_SOURCE EXTRACT_.
▼

KDE Distro

George Toft plug-discuss@lists.plug.phoenix.az.us
Tue, 16 Apr 2002 08:34:23 -0400


Kurt Granroth wrote:
> 
> On Monday 15 April 2002 08:26 pm, Tom Achtenberg wrote:
> > Any one have any suggestion as to which distro best supports KDE desktop?
> >  I'm ready to give up on Red Hat as my whole system now makes a Windows
> > 95 box look stable since I put KDE 3.0 on it and Red Hat refuses to make
> > "official" RPM's available.
> 
> Officially, we have to say that all distros are created equal (with the
> exception of RH which always screws up KDE packages).. but privately, we
> think that the best BY FAR is SuSE.  Second would be Mandrake.  

I have to disagree.  Six months ago I would have been with you, 
but since December, I have been using SuSE 7.3 Professional, and
I have had the following major issues (trying to make sure it is SuSE
specific):

- YaST 2 does not manage Logical Volume Management well.  YaST 1 is 
better in that it actually resizes the filesystem.  YaST 2 says it 
does, shows me it does, but df proves it wrong.

- SuSE apsfilter is not apsfilter.  The author says so on his site.  
SuSE started off with apsfilter, but changed it so much that the 
author refuses to help anyone using SuSE.  Guess why I was at the
author's site?  You guessed it . . .

- SuSE apsfilter does not work well.  CUPS worked fine.

- Squid was so unstable I uninstalled it.   It kept dying.

▲

(Spatial reasoning question records)
▼

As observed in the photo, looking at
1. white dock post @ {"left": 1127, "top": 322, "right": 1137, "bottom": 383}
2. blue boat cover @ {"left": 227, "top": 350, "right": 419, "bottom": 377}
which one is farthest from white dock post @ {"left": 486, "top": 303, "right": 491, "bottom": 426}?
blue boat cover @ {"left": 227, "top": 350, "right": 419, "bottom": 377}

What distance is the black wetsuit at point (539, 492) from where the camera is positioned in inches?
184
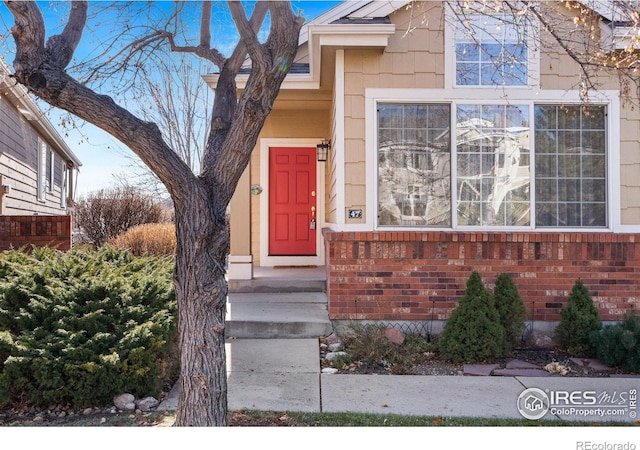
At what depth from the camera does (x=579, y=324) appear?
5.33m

▲
▼

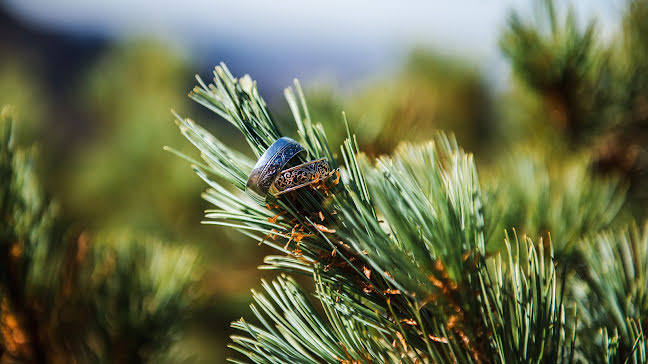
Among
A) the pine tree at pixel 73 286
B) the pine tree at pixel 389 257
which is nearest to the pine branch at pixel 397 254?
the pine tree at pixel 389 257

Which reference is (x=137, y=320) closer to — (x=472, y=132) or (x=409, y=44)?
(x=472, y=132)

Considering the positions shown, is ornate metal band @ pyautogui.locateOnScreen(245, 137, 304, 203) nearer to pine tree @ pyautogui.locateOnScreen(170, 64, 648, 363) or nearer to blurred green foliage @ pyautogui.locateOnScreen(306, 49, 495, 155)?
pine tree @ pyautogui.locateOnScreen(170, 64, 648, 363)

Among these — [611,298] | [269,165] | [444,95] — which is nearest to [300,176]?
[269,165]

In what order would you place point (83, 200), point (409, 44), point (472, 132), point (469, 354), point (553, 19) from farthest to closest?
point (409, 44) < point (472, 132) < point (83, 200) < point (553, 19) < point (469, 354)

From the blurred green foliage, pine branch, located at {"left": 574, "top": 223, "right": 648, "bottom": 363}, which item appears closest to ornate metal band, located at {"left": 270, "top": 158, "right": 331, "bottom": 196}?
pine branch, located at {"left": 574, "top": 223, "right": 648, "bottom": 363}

▲
▼

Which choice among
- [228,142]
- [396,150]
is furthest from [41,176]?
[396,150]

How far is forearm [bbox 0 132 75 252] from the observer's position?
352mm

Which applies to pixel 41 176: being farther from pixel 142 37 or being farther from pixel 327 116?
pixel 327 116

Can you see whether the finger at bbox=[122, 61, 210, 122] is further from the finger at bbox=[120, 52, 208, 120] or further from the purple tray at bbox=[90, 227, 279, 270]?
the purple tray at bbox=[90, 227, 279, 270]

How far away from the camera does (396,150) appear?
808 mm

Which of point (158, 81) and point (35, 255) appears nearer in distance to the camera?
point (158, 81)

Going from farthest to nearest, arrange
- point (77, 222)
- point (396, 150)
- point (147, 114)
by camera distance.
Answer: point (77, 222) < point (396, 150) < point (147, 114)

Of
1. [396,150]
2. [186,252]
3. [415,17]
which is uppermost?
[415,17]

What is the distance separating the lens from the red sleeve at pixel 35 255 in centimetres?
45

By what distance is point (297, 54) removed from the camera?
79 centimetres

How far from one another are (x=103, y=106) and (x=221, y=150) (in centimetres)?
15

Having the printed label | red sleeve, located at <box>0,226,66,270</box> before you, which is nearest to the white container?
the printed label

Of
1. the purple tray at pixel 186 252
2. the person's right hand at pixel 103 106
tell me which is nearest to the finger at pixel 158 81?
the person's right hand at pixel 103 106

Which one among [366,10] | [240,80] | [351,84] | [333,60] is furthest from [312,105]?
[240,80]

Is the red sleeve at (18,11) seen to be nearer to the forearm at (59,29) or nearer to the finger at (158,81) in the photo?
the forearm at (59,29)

▲

Repeat word for word the part of the KDE distro post above, starting with "SuSE started off" and going on through "guessed it . . .".

SuSE started off with apsfilter, but changed it so much that the 
author refuses to help anyone using SuSE.  Guess why I was at the
author's site?  You guessed it . . .